There is also a governance dimension worth watching. Gandler's departure from the Board, combined with Bowen's anticipated appointment to that same Board pending shareholder approval, represents a meaningful shift in how founder-era leadership carries forward into the company's Disney-affiliated period. How that transition affects the company's relationship with the advertisers, content partners and shareholders that Bowen named directly in her own statement will likely become clearer only in the months following the July 28 Annual Meeting, when her Board seat is expected to be formally confirmed.

Timeline

  • February 20, 2024: Fubo files a federal antitrust lawsuit against Disney, Fox Corporation and Warner Bros. Discovery over the proposed Venu Sports joint venture.
  • January 6, 2025: Fubo and Disney announce a Business Combination Agreement, settling the antitrust lawsuit; Fubo receives a 220 million dollar one-time payment.
  • September 30, 2025: Fubo shareholders approve the merger with Disney's Hulu + Live TV business at a special meeting.
  • October 29, 2025: Fubo and Disney's Hulu + Live TV complete their business combination, creating the sixth-largest pay TV company in the United States.
  • February 3, 2026: Fubo reports first quarter fiscal 2026 results, its first earnings disclosure following the merger.
  • March 26, 2026: Fubo and Spectrum SportsNet LA announce a carriage agreement bringing Los Angeles Dodgers games to the platform.
  • March 31, 2026: Mediaocean announces Prisma Direct, including Fubo inventory in its Disney advertising integration.
  • April 6, 2026: Fubo sets long-term financial guidance, including a fiscal 2028 Adjusted EBITDA target of at least 300 million dollars.
  • April 9, 2026: Fubo announces an AI-driven overhaul of its iOS and Android mobile apps.
  • May 6, 2026: Fubo reports record global revenue of 1.574 billion dollars for its second quarter of fiscal 2026, alongside a subscriber decline to 5.7 million.
  • June 10, 2026: Fubo and NBCUniversal announce a distribution agreement restoring NBC, Bravo and other networks to the platform.
  • July 7, 2026: Integral Ad Science names Lidiane Jones as chief executive officer, succeeding Lisa Utzschneider.
  • July 9, 2026: FuboTV Inc.'s Board of Directors appoints Alisa Bowen as chief executive officer.
  • July 10, 2026: Bowen's appointment as chief executive officer becomes effective.
  • July 28, 2026: Fubo's Annual Meeting of Stockholders, where Bowen's anticipated Board appointment is subject to approval and where Gandler will not stand for re-election.

Summary

Who: FuboTV Inc. (NYSE: FUBO), a Disney affiliate and the sixth-largest pay TV company in the United States by UBS estimates, and its Board of Directors, chaired by Andy Bird. The appointment concerns incoming chief executive Alisa Bowen, a nearly decade-long Disney streaming executive most recently serving as president of Disney+, and outgoing chief executive David Gandler, Fubo's co-founder.

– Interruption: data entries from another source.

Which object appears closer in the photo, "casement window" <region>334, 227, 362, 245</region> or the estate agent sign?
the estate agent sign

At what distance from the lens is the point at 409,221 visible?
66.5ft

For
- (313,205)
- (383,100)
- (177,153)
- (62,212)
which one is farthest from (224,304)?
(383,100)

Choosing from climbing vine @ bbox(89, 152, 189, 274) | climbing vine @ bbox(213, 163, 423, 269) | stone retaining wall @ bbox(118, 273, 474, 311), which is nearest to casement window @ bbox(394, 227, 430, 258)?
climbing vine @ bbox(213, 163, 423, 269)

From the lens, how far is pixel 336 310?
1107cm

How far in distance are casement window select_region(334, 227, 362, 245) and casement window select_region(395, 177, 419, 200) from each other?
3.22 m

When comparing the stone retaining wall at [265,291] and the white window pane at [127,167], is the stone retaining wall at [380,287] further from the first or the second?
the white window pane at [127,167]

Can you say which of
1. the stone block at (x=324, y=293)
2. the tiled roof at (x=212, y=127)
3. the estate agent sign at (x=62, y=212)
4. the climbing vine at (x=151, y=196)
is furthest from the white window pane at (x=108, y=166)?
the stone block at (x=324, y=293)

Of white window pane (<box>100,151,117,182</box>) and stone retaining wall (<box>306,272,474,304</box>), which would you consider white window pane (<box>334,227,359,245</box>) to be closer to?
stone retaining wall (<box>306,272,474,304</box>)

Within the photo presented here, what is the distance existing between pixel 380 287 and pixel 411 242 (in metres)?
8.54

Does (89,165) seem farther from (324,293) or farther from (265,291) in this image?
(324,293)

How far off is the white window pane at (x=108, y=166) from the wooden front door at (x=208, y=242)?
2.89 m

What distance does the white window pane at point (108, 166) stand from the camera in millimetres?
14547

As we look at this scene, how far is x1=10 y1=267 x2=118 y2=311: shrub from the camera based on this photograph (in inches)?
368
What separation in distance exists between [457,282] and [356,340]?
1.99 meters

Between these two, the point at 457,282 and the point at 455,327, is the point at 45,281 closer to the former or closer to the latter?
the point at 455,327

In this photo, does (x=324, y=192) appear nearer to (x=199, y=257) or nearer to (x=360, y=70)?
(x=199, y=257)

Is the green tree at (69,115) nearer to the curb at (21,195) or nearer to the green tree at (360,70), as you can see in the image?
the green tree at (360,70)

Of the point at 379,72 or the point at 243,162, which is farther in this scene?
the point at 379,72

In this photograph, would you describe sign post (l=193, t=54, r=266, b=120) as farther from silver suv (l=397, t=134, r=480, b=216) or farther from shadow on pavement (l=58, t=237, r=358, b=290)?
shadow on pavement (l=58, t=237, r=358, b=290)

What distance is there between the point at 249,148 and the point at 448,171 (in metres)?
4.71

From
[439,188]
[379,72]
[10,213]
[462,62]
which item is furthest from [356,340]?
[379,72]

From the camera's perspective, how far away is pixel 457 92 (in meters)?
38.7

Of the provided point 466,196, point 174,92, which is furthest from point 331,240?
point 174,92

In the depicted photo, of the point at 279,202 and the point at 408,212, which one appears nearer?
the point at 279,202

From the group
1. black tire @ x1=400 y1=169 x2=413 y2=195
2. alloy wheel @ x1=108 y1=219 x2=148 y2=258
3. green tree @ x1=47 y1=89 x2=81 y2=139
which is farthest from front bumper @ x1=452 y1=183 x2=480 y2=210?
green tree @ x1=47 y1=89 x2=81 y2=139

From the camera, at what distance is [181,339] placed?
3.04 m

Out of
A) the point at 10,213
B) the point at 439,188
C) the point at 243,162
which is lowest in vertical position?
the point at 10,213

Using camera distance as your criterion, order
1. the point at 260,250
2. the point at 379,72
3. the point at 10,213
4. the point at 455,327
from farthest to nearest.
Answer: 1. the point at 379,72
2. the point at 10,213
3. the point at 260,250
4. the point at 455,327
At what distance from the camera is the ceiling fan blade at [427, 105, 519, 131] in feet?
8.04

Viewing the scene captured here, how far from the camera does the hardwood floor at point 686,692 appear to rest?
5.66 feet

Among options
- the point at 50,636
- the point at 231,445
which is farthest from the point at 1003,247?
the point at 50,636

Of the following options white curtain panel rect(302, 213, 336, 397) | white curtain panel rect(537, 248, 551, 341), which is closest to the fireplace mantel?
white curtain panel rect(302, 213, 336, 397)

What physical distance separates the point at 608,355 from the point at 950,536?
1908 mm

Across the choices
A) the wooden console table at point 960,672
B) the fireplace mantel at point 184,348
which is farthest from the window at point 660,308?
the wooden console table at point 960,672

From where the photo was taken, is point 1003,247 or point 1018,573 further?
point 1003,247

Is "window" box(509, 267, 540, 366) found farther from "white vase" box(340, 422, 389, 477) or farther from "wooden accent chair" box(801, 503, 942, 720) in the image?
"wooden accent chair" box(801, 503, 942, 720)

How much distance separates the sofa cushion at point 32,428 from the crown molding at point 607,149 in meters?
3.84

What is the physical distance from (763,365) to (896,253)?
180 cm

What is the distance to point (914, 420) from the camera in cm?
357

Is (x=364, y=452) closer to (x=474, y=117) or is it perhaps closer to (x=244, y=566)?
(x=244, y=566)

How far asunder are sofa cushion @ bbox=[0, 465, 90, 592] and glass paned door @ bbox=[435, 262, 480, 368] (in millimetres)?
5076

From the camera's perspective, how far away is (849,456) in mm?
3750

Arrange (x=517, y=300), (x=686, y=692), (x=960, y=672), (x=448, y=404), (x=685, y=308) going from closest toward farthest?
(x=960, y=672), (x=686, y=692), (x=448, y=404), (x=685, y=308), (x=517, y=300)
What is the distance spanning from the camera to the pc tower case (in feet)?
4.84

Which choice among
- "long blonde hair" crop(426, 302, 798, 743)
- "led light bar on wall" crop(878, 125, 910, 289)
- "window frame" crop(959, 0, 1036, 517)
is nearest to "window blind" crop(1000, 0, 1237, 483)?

What: The Board appointed Bowen as chief executive officer, succeeding Gandler, who is stepping down after eleven years leading the company and has resigned from the Board under the terms of his employment agreement. Bowen is expected to join the Board at the company's Annual Meeting of Stockholders, subject to approval.

When: The appointment was announced July 9, 2026, and becomes effective July 10, 2026. The related Board vote is scheduled for the Annual Meeting of Stockholders on July 28, 2026.

Where: FuboTV Inc. is headquartered in New York. The company operates its Fubo and Hulu + Live TV brands across the United States, with additional operations in Canada, Spain and, through subsidiary Molotov, France.

Why: The Board described the appointment as the outcome of a deliberate succession process timed to a pivotal moment in Fubo's integration with The Walt Disney Company following last year's business combination with Hulu + Live TV. Bird cited Bowen's operational and product experience scaling Disney+, Hulu and ESPN+ as directly relevant to advancing Fubo's strategy and profitability as it deepens its position within Disney's broader streaming and advertising ecosystem.